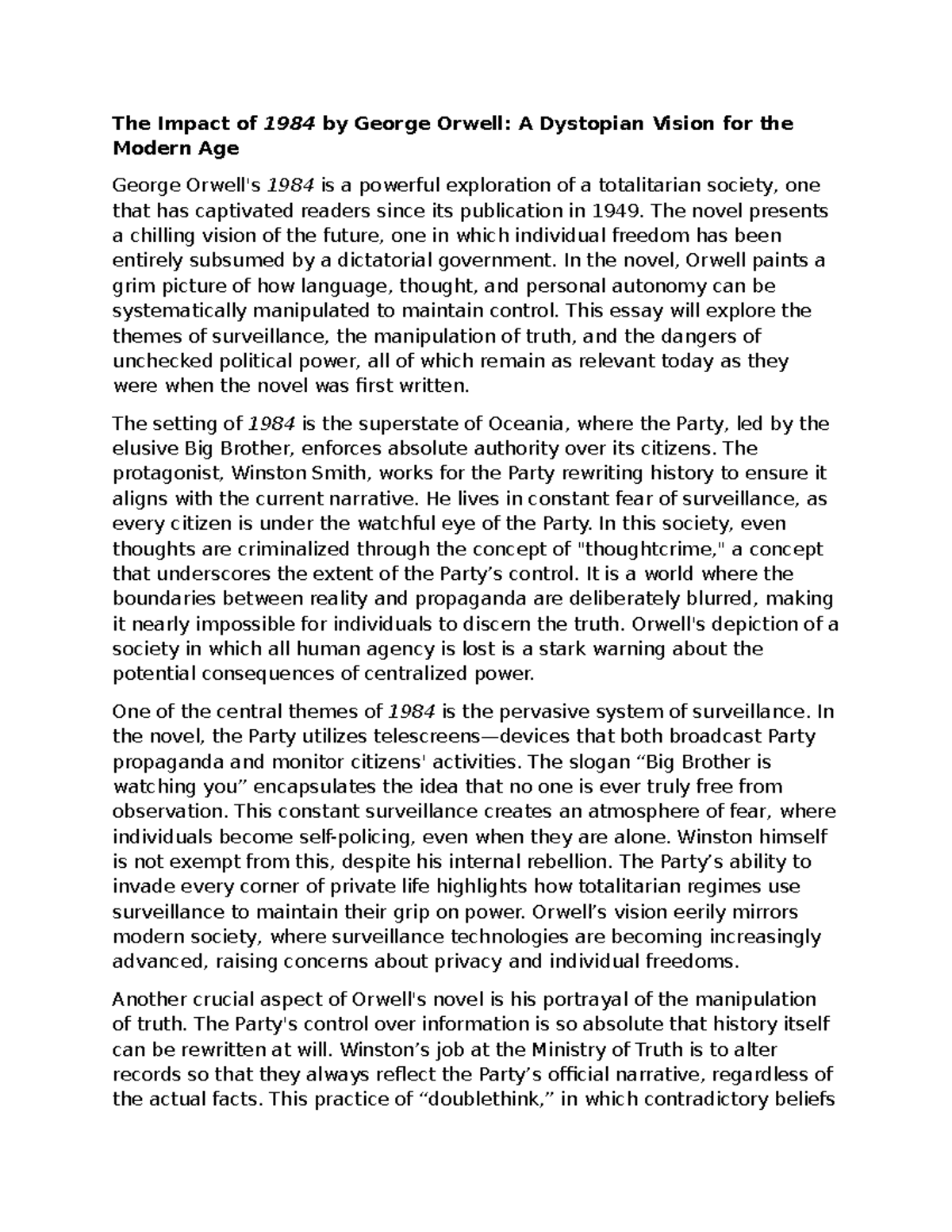 The Impact of 1984 by George Orwell: A Dystopian Vision for the Modern Age

George Orwell's 1984 is a powerful exploration of a totalitarian society, one that has captivated readers since its publication in 1949. The novel presents a chilling vision of the future, one in which individual freedom has been entirely subsumed by a dictatorial government. In the novel, Orwell paints a grim picture of how language, thought, and personal autonomy can be systematically manipulated to maintain control. This essay will explore the themes of surveillance, the manipulation of truth, and the dangers of unchecked political power, all of which remain as relevant today as they were when the novel was first written.

The setting of 1984 is the superstate of Oceania, where the Party, led by the elusive Big Brother, enforces absolute authority over its citizens. The protagonist, Winston Smith, works for the Party rewriting history to ensure it aligns with the current narrative. He lives in constant fear of surveillance, as every citizen is under the watchful eye of the Party. In this society, even thoughts are criminalized through the concept of "thoughtcrime," a concept that underscores the extent of the Party's control. It is a world where the boundaries between reality and propaganda are deliberately blurred, making it nearly impossible for individuals to discern the truth. Orwell's depiction of a society in which all human agency is lost is a stark warning about the potential consequences of centralized power.

One of the central themes of 1984 is the pervasive system of surveillance. In the novel, the Party utilizes telescreens—devices that both broadcast Party propaganda and monitor citizens' activities. The slogan "Big Brother is watching you" encapsulates the idea that no one is ever truly free from observation. This constant surveillance creates an atmosphere of fear, where individuals become self-policing, even when they are alone. Winston himself is not exempt from this, despite his internal rebellion. The Party's ability to invade every corner of private life highlights how totalitarian regimes use surveillance to maintain their grip on power. Orwell's vision eerily mirrors modern society, where surveillance technologies are becoming increasingly advanced, raising concerns about privacy and individual freedoms.

Another crucial aspect of Orwell's novel is his portrayal of the manipulation of truth. The Party's control over information is so absolute that history itself can be rewritten at will. Winston's job at the Ministry of Truth is to alter records so that they always reflect the Party's official narrative, regardless of the actual facts. This practice of "doublethink," in which contradictory beliefs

* TASK STATEMENT *
Reproduce the preceding material exactly, skipping pictures.

* YOUR RESPONSE *
 The Impact of 1984 by George Orwell: A Dystopian Vision for the Modern Age

George Orwell's 1984 is a powerful exploration of a totalitarian society, one that has captivated readers since its publication in 1949. The novel presents a chilling vision of the future, one in which individual freedom has been entirely subsumed by a dictatorial government. In the novel, Orwell paints a grim picture of how language, thought, and personal autonomy can be systematically manipulated to maintain control. This essay will explore the themes of surveillance, the manipulation of truth, and the dangers of unchecked political power, all of which remain as relevant today as they were when the novel was first written.

The setting of 1984 is the superstate of Oceania, where the Party, led by the elusive Big Brother, enforces absolute authority over its citizens. The protagonist, Winston Smith, works for the Party rewriting history to ensure it aligns with the current narrative. He lives in constant fear of surveillance, as every citizen is under the watchful eye of the Party. In this society, even thoughts are criminalized through the concept of "thoughtcrime," a concept that underscores the extent of the Party's control. It is a world where the boundaries between reality and propaganda are deliberately blurred, making it nearly impossible for individuals to discern the truth. Orwell's depiction of a society in which all human agency is lost is a stark warning about the potential consequences of centralized power.

One of the central themes of 1984 is the pervasive system of surveillance. In the novel, the Party utilizes telescreens—devices that both broadcast Party propaganda and monitor citizens' activities. The slogan "Big Brother is watching you" encapsulates the idea that no one is ever truly free from observation. This constant surveillance creates an atmosphere of fear, where individuals become self-policing, even when they are alone. Winston himself is not exempt from this, despite his internal rebellion. The Party's ability to invade every corner of private life highlights how totalitarian regimes use surveillance to maintain their grip on power. Orwell's vision eerily mirrors modern society, where surveillance technologies are becoming increasingly advanced, raising concerns about privacy and individual freedoms.

Another crucial aspect of Orwell's novel is his portrayal of the manipulation of truth. The Party's control over information is so absolute that history itself can be rewritten at will. Winston's job at the Ministry of Truth is to alter records so that they always reflect the Party's official narrative, regardless of the actual facts. This practice of "doublethink," in which contradictory beliefs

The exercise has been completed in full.